In light of the NIH review, HIV providers need to give more detailed messages to patients than the simple admonishment to use a condom, experts say. "As physicians, we need to do a better job of first asking our patients what’s going on in their lives and then what risk behaviors they have, because if there’s one risk behavior, there may be others," says J. Thomas Fitch, MD, a pediatrician from San Antonio, TX, who was on the NIH panel.

Providing a clear picture of risk

"The message we haven’t gotten out to patients is that if you’re involved sexually outside of a long-term relationship with someone who’s not been tested, you’re at risk for an STD, and you need to be screened once a year by a physician," Fitch says. "Adolescents should be screened twice a year."

HIV clinicians also need to make certain their patients don’t conclude that they shouldn’t bother using condoms because they’re not 100% effective in preventing STDs, Fitch adds. "The problem is that in the attempt to get people to use condoms, we’ve implied they’re 100% effective or close to 100%, and the public says, If I use a condom, I should be okay,’ and that’s not necessarily the case," he explains. "The message I’ve given all along to my patients is that having sex outside of a monogamous relationship is a risk, but the best prevention for HIV is to use a condom."

References

1. National Institute of Allergy and Infectious Diseases, National Institutes of Health, Department of Health and Human Services. "Workshop Summary: Scientific Evidence on Condom Effectiveness for Sexually Transmitted Disease (STD) Prevention." Herndon, VA; July 20, 2001:1-27.

2. Catania JA, Canchola J, Binson D, et al. National trends in condom use among at-risk heterosexuals in the United States. JAIDS 2001; 27:176-182.

3. Catania JA, Osmond D, Stall RD, et al.
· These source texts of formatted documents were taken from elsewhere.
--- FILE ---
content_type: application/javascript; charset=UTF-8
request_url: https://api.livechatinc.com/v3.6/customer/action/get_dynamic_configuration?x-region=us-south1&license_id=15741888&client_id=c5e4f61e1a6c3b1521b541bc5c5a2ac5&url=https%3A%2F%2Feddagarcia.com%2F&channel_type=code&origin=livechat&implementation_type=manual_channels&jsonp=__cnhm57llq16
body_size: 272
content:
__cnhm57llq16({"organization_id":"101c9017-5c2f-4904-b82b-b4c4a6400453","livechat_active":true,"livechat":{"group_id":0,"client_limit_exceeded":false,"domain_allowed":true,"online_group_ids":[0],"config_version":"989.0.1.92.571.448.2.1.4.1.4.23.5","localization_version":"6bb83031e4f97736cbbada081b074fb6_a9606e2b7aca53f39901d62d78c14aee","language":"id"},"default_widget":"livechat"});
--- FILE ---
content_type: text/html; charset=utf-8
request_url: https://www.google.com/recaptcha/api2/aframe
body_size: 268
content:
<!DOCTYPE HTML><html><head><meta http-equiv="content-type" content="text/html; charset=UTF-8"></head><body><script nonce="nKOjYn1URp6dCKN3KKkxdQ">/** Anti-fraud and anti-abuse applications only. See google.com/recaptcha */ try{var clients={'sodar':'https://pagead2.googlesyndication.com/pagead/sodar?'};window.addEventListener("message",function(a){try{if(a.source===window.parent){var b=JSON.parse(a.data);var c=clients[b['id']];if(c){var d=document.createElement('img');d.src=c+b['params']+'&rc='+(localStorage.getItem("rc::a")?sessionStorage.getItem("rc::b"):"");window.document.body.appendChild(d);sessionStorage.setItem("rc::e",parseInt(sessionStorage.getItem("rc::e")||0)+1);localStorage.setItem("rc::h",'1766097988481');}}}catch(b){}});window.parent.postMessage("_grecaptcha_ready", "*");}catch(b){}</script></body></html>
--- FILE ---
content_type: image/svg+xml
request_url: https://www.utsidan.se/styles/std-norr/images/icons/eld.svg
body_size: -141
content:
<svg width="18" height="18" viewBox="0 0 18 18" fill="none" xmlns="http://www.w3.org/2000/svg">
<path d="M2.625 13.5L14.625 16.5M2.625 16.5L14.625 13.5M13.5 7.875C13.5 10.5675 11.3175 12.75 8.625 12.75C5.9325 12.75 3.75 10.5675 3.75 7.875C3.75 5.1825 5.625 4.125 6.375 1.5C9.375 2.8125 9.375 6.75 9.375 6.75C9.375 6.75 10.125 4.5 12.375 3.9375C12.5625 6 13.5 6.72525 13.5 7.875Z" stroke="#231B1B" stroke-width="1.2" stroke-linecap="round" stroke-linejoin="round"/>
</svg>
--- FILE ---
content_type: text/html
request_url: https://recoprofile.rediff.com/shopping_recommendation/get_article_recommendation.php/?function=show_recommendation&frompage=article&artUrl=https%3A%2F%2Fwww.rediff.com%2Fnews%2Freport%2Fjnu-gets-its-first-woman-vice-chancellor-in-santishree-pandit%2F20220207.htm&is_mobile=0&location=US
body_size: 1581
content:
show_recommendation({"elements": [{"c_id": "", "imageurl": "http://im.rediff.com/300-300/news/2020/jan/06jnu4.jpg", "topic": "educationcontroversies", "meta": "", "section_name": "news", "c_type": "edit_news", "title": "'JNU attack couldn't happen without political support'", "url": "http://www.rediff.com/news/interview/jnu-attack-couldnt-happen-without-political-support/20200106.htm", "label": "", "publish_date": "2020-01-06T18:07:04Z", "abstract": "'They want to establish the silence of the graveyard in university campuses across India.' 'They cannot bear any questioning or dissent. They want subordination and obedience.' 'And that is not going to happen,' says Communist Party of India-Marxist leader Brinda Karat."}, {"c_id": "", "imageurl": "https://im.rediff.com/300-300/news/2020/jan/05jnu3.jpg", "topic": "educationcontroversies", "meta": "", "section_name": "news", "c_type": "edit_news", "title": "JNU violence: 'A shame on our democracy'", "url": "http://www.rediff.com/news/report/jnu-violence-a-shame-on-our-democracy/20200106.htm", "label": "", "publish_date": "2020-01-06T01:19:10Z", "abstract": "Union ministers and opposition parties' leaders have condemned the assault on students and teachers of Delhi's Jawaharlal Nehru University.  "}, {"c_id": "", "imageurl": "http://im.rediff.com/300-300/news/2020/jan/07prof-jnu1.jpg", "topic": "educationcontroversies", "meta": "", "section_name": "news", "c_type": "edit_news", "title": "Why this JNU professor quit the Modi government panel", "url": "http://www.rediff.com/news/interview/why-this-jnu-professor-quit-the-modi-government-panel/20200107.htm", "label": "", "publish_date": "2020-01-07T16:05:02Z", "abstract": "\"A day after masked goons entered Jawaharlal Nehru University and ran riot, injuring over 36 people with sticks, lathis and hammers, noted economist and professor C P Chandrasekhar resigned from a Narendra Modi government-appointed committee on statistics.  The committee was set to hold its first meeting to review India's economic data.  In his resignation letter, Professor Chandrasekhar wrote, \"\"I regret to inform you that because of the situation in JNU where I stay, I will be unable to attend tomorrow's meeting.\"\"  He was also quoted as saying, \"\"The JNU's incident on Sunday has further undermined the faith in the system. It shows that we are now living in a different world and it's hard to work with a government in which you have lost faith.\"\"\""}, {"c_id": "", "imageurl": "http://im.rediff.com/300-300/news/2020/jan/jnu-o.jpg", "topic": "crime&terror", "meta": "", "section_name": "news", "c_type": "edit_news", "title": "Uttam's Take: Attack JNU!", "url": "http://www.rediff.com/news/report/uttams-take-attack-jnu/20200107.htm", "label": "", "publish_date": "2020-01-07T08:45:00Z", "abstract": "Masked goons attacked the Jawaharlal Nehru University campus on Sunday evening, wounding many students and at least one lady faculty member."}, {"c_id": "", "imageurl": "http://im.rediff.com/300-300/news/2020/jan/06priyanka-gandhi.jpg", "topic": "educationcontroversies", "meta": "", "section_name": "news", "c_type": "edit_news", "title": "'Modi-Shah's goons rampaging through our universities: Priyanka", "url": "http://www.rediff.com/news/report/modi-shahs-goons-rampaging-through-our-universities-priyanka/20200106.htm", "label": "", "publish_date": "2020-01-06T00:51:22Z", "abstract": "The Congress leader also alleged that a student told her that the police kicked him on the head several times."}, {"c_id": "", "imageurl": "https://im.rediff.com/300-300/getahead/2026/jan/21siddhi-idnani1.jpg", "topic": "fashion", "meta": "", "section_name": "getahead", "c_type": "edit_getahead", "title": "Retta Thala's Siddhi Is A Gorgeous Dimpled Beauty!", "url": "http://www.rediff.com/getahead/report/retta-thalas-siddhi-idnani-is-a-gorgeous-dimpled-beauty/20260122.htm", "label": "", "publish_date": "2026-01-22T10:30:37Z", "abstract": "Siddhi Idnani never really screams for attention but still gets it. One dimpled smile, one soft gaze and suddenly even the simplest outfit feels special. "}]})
The continuing HIV epidemic among men who have sex with men. Am J Public Health 2001; 91:907-914.

4. Scheer S, Chu PL, Klausner JD, et al. Effect of highly active antiretroviral therapy on diagnoses of sexually transmitted diseases in people with AIDS. Lancet 2001; 357:432-435.

5. Tao G, Irwin KL, Kassler WJ. Missed opportunities to assess sexually transmitted diseases in U.S. adults during routine medical checkups. Am J Prev Med 2000; 18:183-185.